By Bruce Grierson (followed by commentary from W.L. Wolcott)


A trip to the diet doc, circa 2013: You prick your finger, draw a little blood and send it, along with a $100 fee, to a consumer genomics lab in California. There, it's passed through a mass spectrometer, where its proteins are analyzed. It is cross-referenced with your DNA profile. A few days later, you get an e-mail message with your recommended diet for the next four weeks.

It doesn't look too bad: lots of salmon, spinach, selenium supplements, bread with olive oil. Unsure of just how lucky you ought to feel, you call up a few friends to see what their diets look like. There are plenty of quirks. A Greek co-worker is getting clams, crab, liver and tofu -- a bounty of B vitamins to raise her coenzyme levels. A friend in Chicago, a second-generation Zambian, has been prescribed popcorn, kale, peaches in their own juice and club soda. (This looks a lot like the hypertension-reducing ''Dash'' diet, which doesn't work for everyone but apparently works for him.)

He is allowed some chicken, prepared in a saltless marinade, hold the open flame -- and he gets extra vitamin D because there's not enough sunshine for him at his latitude. (His brother's diet, interestingly enough, is a fair bit different.) Your boss, who seems to have won some sort of genetic lottery, gets to eat plenty of peanut butter, red meat and boutique cheeses.

Nobody is eating exactly what you are. Your diet is uniquely tailored. It is determined by the specific demands of your genetic signature, and it perfectly balances your micronutrient and macronutrient needs.

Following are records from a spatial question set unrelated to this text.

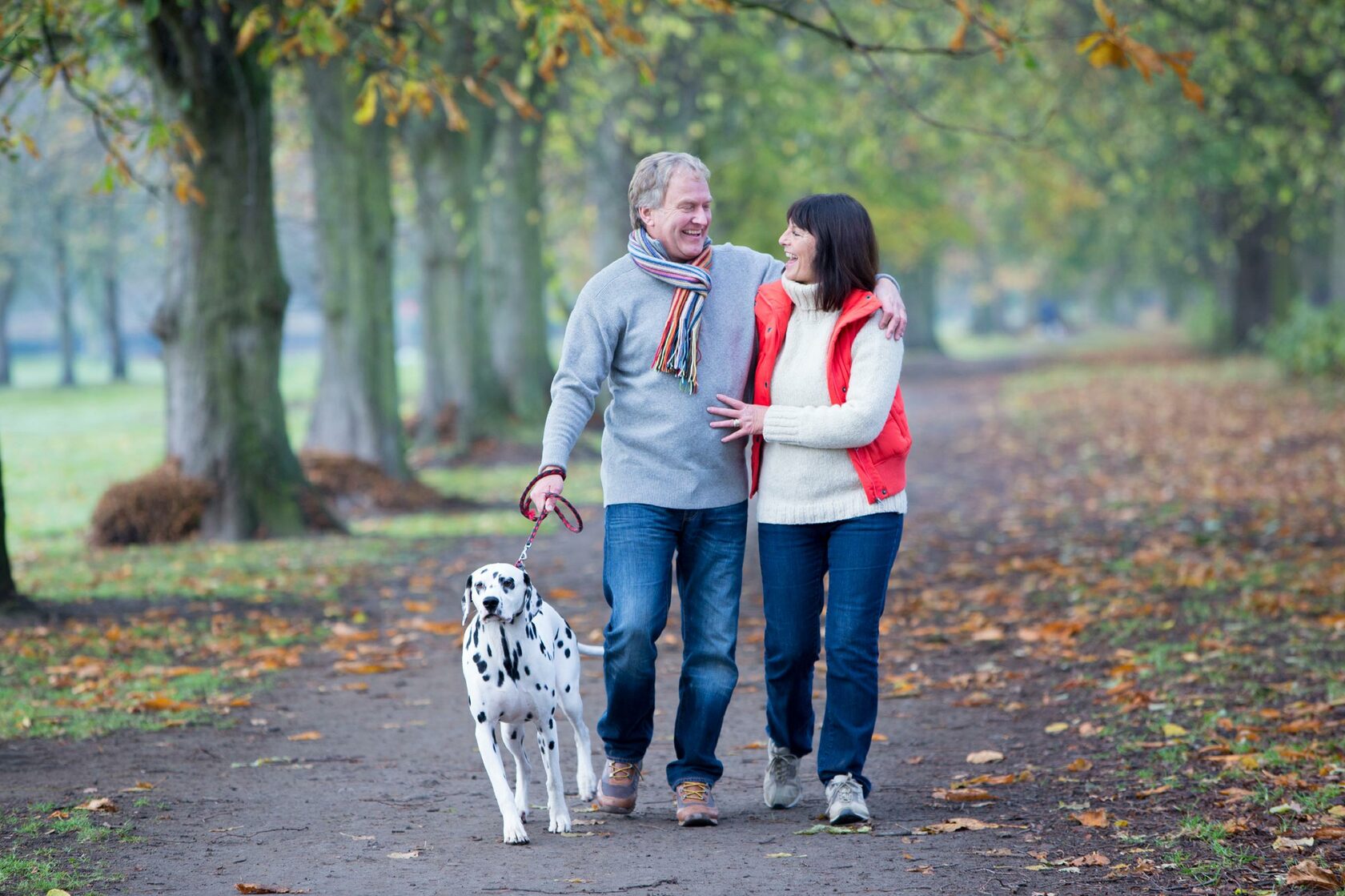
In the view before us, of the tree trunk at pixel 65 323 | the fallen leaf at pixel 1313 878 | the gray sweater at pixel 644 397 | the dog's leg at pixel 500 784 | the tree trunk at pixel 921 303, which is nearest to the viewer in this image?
the fallen leaf at pixel 1313 878

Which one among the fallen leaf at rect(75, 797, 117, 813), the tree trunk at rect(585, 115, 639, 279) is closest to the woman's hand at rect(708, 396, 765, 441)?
the fallen leaf at rect(75, 797, 117, 813)

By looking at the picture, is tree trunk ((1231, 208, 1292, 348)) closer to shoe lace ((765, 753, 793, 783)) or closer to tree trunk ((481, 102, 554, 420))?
tree trunk ((481, 102, 554, 420))

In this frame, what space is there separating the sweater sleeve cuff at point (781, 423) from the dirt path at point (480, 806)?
4.37 feet

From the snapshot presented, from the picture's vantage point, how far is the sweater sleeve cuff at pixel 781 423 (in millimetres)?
5223

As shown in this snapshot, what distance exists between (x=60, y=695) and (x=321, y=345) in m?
11.3

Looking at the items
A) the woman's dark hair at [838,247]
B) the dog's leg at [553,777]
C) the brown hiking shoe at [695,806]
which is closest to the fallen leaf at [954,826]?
the brown hiking shoe at [695,806]

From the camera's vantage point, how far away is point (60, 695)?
7.66m

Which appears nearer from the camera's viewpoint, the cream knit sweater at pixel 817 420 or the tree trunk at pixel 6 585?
the cream knit sweater at pixel 817 420

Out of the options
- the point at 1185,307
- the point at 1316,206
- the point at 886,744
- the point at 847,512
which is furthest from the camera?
the point at 1185,307

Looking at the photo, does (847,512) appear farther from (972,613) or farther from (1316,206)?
(1316,206)

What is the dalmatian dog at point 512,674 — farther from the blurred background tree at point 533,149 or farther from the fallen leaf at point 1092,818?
the blurred background tree at point 533,149

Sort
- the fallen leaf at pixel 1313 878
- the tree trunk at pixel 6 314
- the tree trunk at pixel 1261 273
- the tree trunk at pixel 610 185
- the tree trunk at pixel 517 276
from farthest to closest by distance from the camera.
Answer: the tree trunk at pixel 6 314, the tree trunk at pixel 1261 273, the tree trunk at pixel 610 185, the tree trunk at pixel 517 276, the fallen leaf at pixel 1313 878

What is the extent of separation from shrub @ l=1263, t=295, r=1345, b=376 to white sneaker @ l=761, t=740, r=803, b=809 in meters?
24.7

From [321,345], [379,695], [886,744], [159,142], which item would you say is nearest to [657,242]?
[886,744]
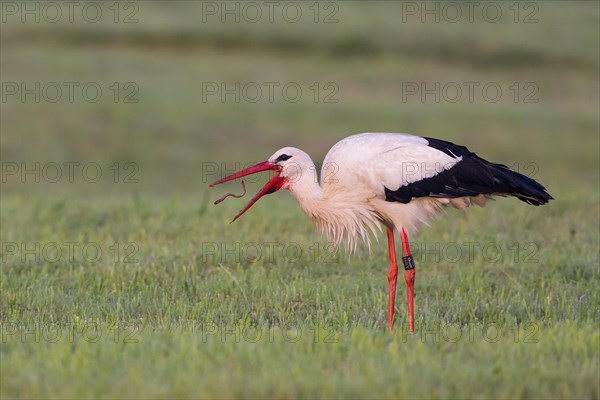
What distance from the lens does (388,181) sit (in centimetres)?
805

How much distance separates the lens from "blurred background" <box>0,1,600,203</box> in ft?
66.6

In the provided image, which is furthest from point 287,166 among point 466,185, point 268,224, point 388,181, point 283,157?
point 268,224

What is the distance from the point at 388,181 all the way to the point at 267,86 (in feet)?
55.2

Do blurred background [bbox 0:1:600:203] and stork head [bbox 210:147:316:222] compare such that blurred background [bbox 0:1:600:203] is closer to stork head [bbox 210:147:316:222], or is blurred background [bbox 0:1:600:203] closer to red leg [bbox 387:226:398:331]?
red leg [bbox 387:226:398:331]

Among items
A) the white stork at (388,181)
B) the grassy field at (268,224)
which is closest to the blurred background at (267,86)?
the grassy field at (268,224)

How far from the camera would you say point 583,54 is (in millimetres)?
27875

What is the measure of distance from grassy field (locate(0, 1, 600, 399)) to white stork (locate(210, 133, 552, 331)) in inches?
28.2

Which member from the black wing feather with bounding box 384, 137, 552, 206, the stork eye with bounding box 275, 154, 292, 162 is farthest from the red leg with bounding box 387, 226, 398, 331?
the stork eye with bounding box 275, 154, 292, 162

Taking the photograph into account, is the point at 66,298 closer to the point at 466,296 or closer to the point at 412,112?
the point at 466,296

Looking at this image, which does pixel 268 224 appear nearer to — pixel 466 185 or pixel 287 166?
pixel 287 166

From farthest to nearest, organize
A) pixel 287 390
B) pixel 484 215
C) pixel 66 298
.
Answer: pixel 484 215 → pixel 66 298 → pixel 287 390

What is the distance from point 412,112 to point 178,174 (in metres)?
5.73

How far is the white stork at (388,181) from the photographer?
26.2 feet

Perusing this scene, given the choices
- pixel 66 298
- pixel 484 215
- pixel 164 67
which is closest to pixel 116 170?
pixel 164 67
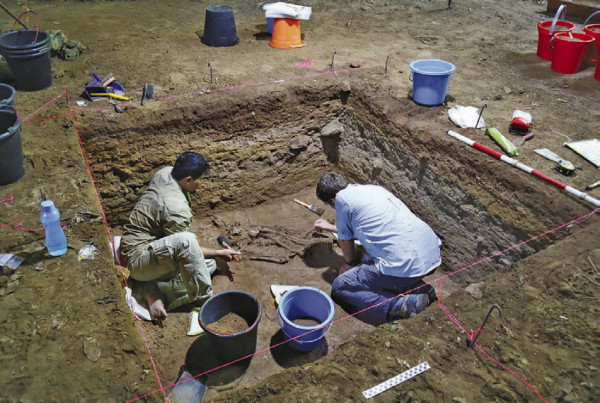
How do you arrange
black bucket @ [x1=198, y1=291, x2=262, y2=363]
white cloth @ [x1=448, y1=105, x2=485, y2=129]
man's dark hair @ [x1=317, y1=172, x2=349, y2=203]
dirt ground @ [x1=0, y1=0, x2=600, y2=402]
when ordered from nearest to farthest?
dirt ground @ [x1=0, y1=0, x2=600, y2=402], black bucket @ [x1=198, y1=291, x2=262, y2=363], man's dark hair @ [x1=317, y1=172, x2=349, y2=203], white cloth @ [x1=448, y1=105, x2=485, y2=129]

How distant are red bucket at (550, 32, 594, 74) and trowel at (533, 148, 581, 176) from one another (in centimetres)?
215

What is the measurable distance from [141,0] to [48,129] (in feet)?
15.2

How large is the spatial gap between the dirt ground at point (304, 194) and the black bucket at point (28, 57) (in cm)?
14

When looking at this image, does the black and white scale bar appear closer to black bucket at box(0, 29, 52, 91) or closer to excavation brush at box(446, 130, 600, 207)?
excavation brush at box(446, 130, 600, 207)

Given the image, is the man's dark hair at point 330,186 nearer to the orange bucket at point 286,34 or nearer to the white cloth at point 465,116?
the white cloth at point 465,116

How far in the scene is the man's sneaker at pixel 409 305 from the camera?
148 inches

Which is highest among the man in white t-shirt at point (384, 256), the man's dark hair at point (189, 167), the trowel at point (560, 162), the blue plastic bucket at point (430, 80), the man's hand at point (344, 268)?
the blue plastic bucket at point (430, 80)

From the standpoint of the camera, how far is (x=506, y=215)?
13.5 ft

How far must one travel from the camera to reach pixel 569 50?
18.4ft

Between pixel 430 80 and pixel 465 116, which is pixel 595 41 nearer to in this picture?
pixel 465 116

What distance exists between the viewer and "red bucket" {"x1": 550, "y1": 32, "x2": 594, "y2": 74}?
5.54 metres

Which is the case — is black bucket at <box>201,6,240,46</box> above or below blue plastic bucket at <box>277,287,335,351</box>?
above

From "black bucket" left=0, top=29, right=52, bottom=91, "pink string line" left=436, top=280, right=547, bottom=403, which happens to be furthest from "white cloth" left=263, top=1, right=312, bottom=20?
"pink string line" left=436, top=280, right=547, bottom=403

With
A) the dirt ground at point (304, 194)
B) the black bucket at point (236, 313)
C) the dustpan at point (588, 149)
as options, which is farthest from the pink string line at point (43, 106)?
the dustpan at point (588, 149)
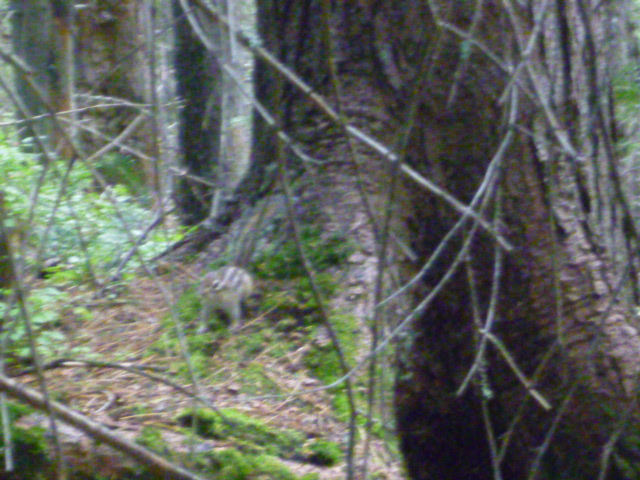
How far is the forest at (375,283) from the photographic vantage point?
7.22ft

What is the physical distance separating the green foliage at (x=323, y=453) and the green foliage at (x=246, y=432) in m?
0.06

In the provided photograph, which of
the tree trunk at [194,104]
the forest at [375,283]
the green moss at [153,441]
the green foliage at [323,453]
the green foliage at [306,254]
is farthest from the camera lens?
the tree trunk at [194,104]

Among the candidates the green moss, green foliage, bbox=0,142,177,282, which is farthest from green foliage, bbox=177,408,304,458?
green foliage, bbox=0,142,177,282

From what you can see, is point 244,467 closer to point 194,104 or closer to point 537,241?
point 537,241

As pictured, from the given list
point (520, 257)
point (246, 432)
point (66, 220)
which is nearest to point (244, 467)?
point (246, 432)

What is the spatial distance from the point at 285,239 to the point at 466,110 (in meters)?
1.20

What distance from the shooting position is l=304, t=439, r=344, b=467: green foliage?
270 centimetres

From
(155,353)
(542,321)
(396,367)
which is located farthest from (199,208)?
(542,321)

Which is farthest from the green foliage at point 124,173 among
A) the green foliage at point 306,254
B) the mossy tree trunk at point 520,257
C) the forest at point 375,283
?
the mossy tree trunk at point 520,257

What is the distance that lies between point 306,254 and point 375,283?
1.93 ft

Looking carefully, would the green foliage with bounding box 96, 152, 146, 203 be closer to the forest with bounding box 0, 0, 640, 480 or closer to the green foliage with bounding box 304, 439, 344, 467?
the forest with bounding box 0, 0, 640, 480

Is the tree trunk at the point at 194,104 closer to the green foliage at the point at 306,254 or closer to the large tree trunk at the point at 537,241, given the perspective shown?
the green foliage at the point at 306,254

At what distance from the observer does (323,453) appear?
2.72 metres

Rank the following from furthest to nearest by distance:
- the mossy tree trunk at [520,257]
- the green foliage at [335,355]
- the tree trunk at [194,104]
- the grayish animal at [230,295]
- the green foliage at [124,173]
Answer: the tree trunk at [194,104]
the green foliage at [124,173]
the green foliage at [335,355]
the grayish animal at [230,295]
the mossy tree trunk at [520,257]
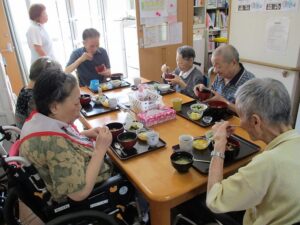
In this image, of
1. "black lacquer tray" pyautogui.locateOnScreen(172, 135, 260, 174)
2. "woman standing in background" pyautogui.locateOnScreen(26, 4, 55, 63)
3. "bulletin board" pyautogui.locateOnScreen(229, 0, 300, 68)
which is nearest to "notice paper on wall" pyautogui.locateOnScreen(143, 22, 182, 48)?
"bulletin board" pyautogui.locateOnScreen(229, 0, 300, 68)

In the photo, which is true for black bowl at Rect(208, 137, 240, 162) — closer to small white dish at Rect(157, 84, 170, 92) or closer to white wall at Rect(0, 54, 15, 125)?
small white dish at Rect(157, 84, 170, 92)

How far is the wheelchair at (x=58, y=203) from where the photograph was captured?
3.49 feet

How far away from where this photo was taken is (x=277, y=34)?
2580 mm

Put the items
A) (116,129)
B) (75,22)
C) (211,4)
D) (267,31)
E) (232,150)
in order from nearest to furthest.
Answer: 1. (232,150)
2. (116,129)
3. (267,31)
4. (75,22)
5. (211,4)

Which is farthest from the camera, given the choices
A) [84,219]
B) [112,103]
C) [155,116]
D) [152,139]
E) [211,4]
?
[211,4]

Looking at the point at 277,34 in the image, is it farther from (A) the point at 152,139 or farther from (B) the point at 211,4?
(B) the point at 211,4

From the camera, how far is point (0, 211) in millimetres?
1677

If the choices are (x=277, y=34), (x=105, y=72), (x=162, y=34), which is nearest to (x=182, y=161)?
(x=105, y=72)

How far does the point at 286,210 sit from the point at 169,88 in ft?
5.05

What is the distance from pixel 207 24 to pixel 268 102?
461 centimetres

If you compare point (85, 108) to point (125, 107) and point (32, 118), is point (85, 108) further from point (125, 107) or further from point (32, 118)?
point (32, 118)

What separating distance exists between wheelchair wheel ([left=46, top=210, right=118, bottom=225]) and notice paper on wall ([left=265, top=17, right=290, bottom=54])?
2438 mm

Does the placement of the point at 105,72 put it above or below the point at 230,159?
above

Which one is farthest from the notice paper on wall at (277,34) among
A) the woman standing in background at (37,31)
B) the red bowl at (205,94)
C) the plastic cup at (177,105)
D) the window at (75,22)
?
the woman standing in background at (37,31)
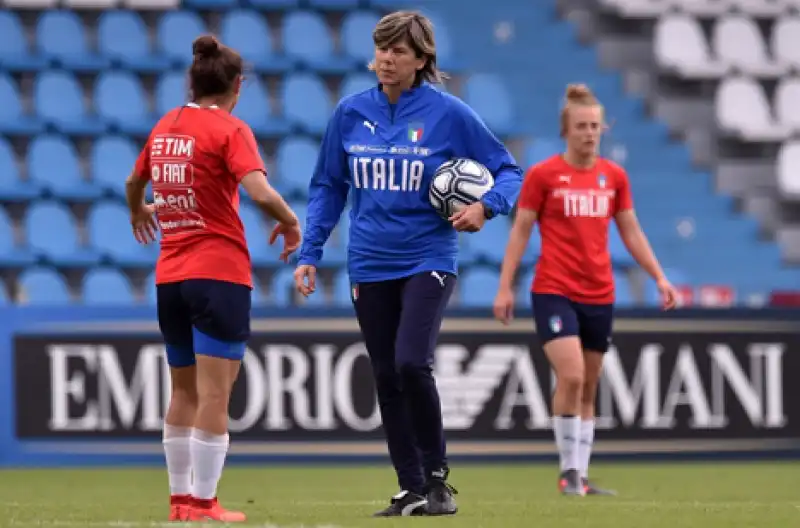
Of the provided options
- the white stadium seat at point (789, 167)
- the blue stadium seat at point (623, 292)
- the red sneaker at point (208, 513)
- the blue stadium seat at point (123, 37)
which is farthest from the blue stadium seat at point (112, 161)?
the red sneaker at point (208, 513)

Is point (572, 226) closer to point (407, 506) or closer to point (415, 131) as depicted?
point (415, 131)

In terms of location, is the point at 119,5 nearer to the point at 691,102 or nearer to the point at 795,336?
the point at 691,102

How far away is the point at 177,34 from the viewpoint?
635 inches

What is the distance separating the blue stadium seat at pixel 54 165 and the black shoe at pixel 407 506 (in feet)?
28.8

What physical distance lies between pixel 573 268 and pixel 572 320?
0.29 metres

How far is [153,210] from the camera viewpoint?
6.61 m

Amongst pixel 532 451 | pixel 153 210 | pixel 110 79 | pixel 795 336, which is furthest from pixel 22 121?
pixel 153 210

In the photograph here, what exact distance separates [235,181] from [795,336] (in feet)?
22.6

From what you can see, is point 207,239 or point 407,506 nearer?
point 207,239

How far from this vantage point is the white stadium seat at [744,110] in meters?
17.1

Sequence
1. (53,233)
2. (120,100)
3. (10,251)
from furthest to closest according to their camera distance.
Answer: (120,100) < (53,233) < (10,251)

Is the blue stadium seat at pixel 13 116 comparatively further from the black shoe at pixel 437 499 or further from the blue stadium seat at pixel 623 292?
the black shoe at pixel 437 499

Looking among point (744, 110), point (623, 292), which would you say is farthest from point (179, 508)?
point (744, 110)

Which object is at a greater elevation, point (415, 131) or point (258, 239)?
point (258, 239)
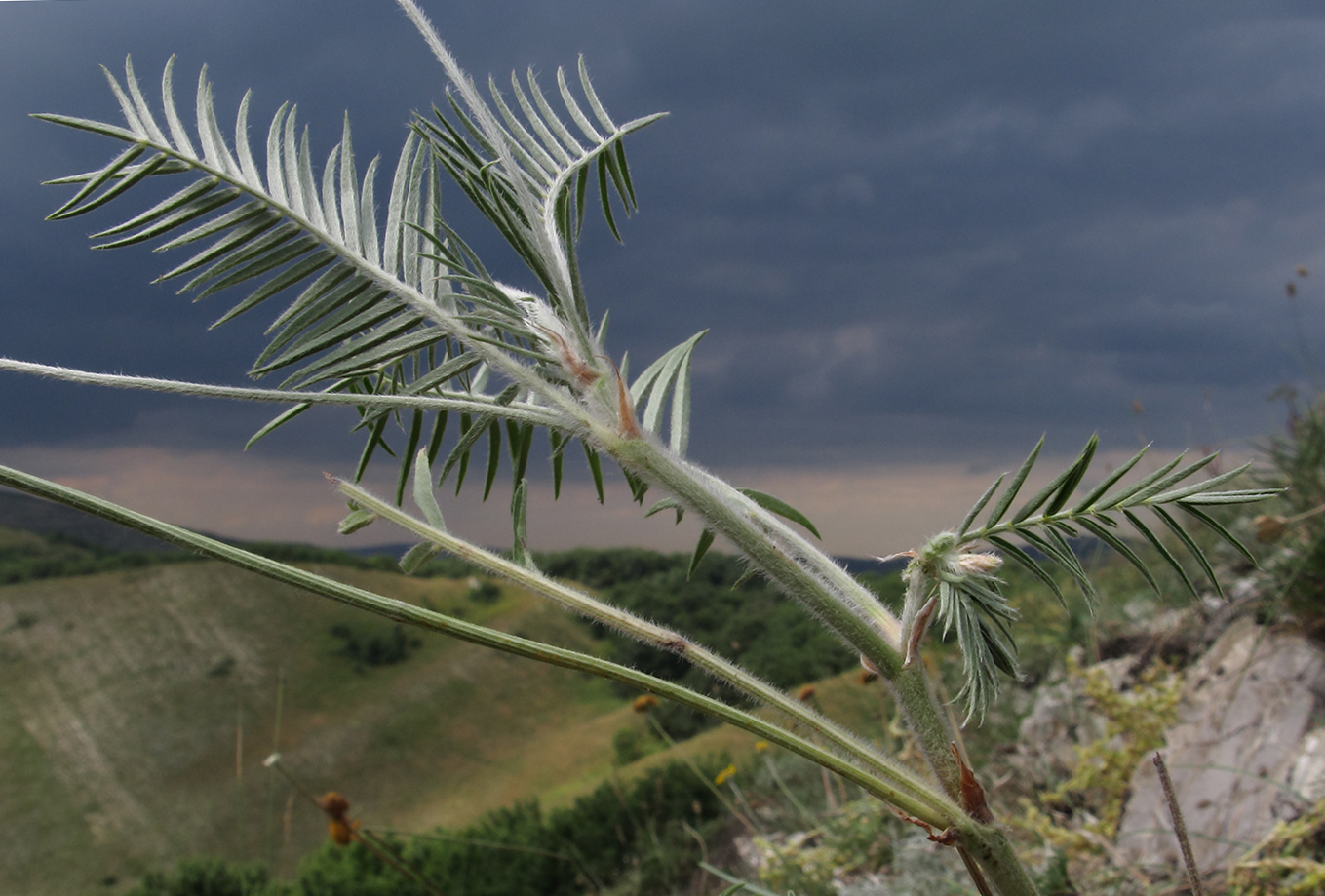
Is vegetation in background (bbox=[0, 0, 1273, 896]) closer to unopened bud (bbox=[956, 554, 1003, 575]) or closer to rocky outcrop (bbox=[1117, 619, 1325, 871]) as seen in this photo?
unopened bud (bbox=[956, 554, 1003, 575])

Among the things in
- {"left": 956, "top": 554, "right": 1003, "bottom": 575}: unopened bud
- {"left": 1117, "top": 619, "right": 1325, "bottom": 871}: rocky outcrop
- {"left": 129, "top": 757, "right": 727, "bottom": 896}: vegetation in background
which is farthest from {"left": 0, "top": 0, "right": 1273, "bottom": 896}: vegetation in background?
{"left": 129, "top": 757, "right": 727, "bottom": 896}: vegetation in background

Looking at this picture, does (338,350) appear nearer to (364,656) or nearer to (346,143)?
(346,143)

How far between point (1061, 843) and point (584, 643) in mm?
4426

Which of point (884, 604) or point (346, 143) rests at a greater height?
point (346, 143)

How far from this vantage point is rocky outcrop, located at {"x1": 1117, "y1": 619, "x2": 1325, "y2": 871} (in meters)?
1.90

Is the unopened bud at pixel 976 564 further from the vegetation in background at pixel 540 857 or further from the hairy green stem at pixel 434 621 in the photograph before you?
the vegetation in background at pixel 540 857

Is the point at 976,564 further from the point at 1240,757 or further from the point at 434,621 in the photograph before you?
the point at 1240,757

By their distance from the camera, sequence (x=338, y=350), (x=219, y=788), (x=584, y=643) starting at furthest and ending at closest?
(x=584, y=643) < (x=219, y=788) < (x=338, y=350)

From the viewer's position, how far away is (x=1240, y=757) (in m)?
2.18

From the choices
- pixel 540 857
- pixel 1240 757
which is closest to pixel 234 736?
pixel 540 857

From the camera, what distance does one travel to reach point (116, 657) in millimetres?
4762

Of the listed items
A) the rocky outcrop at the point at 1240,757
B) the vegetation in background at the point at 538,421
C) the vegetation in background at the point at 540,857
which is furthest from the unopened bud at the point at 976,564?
the vegetation in background at the point at 540,857

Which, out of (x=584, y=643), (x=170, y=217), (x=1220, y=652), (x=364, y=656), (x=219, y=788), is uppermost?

Sick days have become a foggy memory. (Foggy memory itself is now treated with extracts of ginkgo biloba and a cocktail of omega-3 fatty acids.)

''Ultimately, the feedback you'll get will be continuous,'' says Wasyl Malyj, an ''informatics'' scientist at the University of California at Davis working with the new Center of Excellence for Nutritional Genomics, who is helping me blue-sky here. The appeal of this kind of laser-targeted diet intervention is hard to miss. If you turn out to be among the population whose cholesterol count doesn't react much to diet, you'll be able to go ahead and eat those bacon sandwiches.

You'll no longer be spending money on vitamin supplements that aren't doing anything for you; you'll take only the vitamins you need, in precisely the right doses. And there's a real chance of extending your life -- by postponing the onset of diseases to which you're naturally susceptible -- without having to buy even a single book by Deepak Chopra.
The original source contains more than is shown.